Working group roadmap: Safety engineering
Farren Isaacs, Yale University
I was part of the discussion on safety engineering.
- Farren Isaacs
- Peter Carr
- Brad Schmeir
- Michael Chou
- Daisuke Kuga
- Weiwen Zhang
- Cunjiang Song
What is the role of safety in the context of GP-write? We're drawing a parlalel to a lot of efforts that have been involved in safeguarding information that we care about on the internet whereby over the past several decades this incredible technology has emerged that allows us to send information throughout the world in a matter of seconds. What's important here is that there are a lot of efforts that have been necessitated by various threats to safeguard this information on the internet.
I view the role of safety in GP-write is an important effort to safeguard the full potential of these biotechnologies. I also think that this topic has really important relevance and links to other workshop groups in particular I would draw important ties of safety features as linking to the technical efforts and some of the ELSI components, sort of referencing important quotes from the commission report on synthetic biology from a few years ago from bioethics.gov, for the ultimate goal of enhancing humanity and the environment.
When do we have to care about safety? By and large, people have been benefiting from advancements in biotechnology for 40 years. Mostly these are conducted in closed systems. But now these systems might eventually get into the environment either intentionally or otherwise. In this context, we have to take some of the dialogs and early steps that have been developign in this area over the past 30-40 years and really advance it.

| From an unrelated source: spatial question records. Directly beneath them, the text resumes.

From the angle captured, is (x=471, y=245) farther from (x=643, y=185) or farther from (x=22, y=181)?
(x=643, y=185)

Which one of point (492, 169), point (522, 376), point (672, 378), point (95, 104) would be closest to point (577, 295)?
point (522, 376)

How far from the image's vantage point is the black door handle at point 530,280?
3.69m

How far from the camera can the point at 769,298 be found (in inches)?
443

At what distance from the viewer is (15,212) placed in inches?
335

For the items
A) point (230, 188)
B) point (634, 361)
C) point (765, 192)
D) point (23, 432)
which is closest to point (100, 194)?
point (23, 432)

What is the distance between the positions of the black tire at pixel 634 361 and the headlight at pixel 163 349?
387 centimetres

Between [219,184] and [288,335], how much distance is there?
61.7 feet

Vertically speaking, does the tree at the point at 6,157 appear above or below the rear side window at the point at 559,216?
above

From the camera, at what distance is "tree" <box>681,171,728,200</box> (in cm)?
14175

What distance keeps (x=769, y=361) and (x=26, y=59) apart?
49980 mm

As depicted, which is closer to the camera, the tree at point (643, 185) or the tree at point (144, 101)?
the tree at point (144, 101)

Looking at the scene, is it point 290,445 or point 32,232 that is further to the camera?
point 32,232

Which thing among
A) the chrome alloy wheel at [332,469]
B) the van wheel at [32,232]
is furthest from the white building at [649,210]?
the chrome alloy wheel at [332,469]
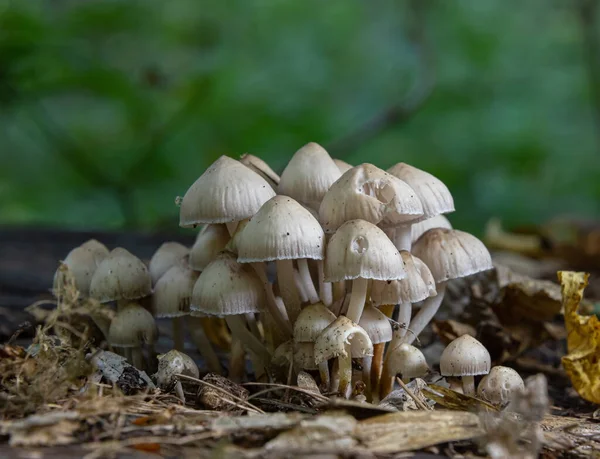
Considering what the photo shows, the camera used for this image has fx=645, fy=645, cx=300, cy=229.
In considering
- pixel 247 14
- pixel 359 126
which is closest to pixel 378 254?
pixel 359 126

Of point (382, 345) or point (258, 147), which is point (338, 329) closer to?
point (382, 345)

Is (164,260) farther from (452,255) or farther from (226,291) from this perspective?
(452,255)

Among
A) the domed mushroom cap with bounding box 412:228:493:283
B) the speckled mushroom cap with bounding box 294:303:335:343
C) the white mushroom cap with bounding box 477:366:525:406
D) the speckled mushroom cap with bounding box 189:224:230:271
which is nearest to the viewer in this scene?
the speckled mushroom cap with bounding box 294:303:335:343

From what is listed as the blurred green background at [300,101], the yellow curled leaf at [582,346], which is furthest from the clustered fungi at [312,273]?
the blurred green background at [300,101]

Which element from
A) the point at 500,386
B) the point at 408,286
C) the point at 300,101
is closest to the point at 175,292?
the point at 408,286

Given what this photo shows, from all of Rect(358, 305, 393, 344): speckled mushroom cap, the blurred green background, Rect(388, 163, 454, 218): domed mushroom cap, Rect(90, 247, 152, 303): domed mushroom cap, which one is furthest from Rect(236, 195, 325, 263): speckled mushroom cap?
the blurred green background

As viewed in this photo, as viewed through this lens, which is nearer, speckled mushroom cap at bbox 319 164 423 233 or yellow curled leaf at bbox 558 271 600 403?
speckled mushroom cap at bbox 319 164 423 233

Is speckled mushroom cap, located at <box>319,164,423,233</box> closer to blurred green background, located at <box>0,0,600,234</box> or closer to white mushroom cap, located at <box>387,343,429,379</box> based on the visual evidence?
white mushroom cap, located at <box>387,343,429,379</box>

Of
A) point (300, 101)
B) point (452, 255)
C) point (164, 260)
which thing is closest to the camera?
point (452, 255)
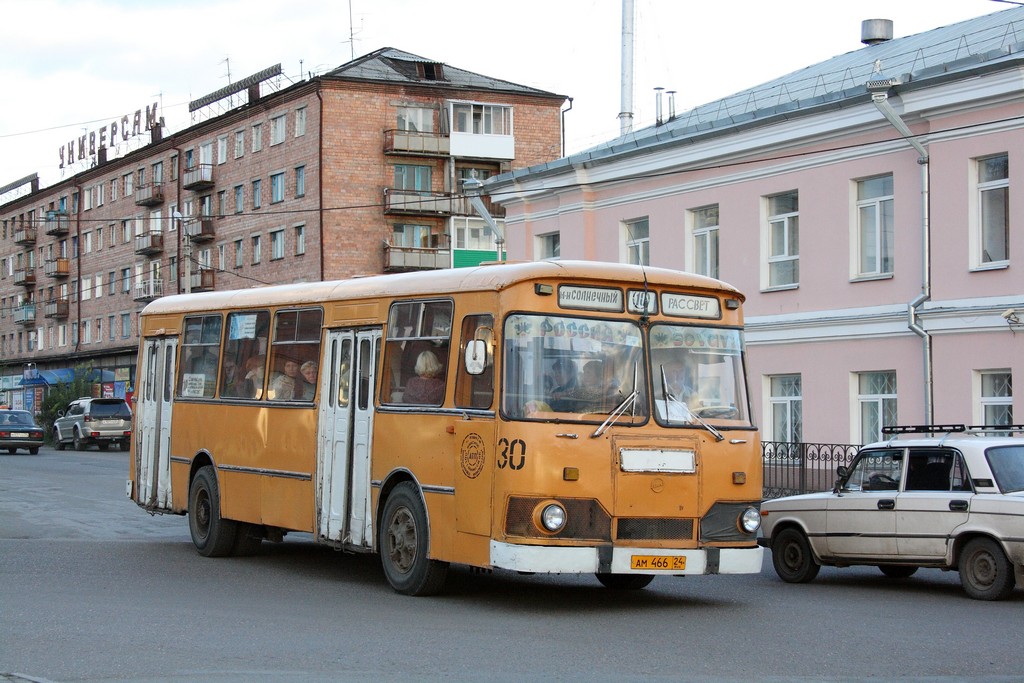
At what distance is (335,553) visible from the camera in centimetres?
1655

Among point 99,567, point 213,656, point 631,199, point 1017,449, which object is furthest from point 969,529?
point 631,199

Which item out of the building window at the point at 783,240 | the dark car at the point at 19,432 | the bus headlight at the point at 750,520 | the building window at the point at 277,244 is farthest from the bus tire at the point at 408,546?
the building window at the point at 277,244

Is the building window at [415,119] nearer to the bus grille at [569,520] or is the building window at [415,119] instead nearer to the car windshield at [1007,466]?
the car windshield at [1007,466]

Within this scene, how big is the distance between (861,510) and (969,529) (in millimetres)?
1304

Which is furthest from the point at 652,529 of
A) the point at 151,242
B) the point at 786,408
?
the point at 151,242

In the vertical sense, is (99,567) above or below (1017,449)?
below

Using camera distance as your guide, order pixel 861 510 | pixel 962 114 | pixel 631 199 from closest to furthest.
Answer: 1. pixel 861 510
2. pixel 962 114
3. pixel 631 199

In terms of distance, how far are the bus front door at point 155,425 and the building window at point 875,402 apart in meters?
13.4

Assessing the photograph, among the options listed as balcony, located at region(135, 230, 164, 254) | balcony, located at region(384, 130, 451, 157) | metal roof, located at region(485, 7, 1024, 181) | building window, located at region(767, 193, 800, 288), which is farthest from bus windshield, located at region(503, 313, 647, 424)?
balcony, located at region(135, 230, 164, 254)

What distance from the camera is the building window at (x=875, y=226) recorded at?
25.7 m

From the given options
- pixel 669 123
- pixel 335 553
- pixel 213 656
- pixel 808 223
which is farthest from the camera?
pixel 669 123

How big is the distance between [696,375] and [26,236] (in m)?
94.0

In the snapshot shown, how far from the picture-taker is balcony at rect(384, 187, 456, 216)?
66.3 metres

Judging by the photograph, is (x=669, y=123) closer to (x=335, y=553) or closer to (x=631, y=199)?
(x=631, y=199)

Some specific examples are gene drives, kill switches, unnatural amino acids, conjugation resistance, alternative DNA backbones, biocontainment, genetic isolation.
Biocontainment is where cells cannot just grow in the wild or nature, without some extra component that is safely controlled. Also, we need to prevent the exchange of genetic material between organisms and viruses or between organisms. Recombinant DNA technology originally brought this up, and now they are becoming important engineering objectives that we have to actually address.
We have to engineer these types of safeguards into the systems we're working on. There's also some important ecosystem perspectives that could enhance distribution or foster more partnerships in industry if certain types of organisms and their proprietary efforts can basically be secured.
I would say over the past few years, particularly there has been advancements in engineering biocontainment, like SOA escape frequencies until 2015 was about 108 to 1015.
Over lunch, one of the interesting points was messaging around safety. Is safety features the right terminology? Is it all vs nothing? Sometimes it's all or nothing, but really we want to enhance safety features or endow more safeguards. The other element is considering relative levels of risk and that might be the more important element to focus on.
Related to safety, how do we define, ... use and application of those, will really die if ... associated risks, a lot of clarification to be produced around this. Drill down more on the topic of risk, really we should come up with metrics with respect to what levels of risk are okay for certain use. Immediately employ that for various applications in closed and open ssystems. How do we quantify the risk, what's the burden of proof? How do we expand that to the regulatory level, how do the agencies that are going to regulate these products, how are they going to enable these products to enter the public markets?
Ultra safe cell lines was published last year, and it's still a good set of ideas.
Q&A
Q: How do you prevent something from being hacked? How do you prevent germline? Can you prevent people from putting genes back in?
A: It's a good question. I think there are ways to do that. We've considered ways to sort of discreetly introduce various safeguards and DRM. Unique ways to decode them into the actual genomes such that it would be non-trivial for someone to go hack the cell to remove those features.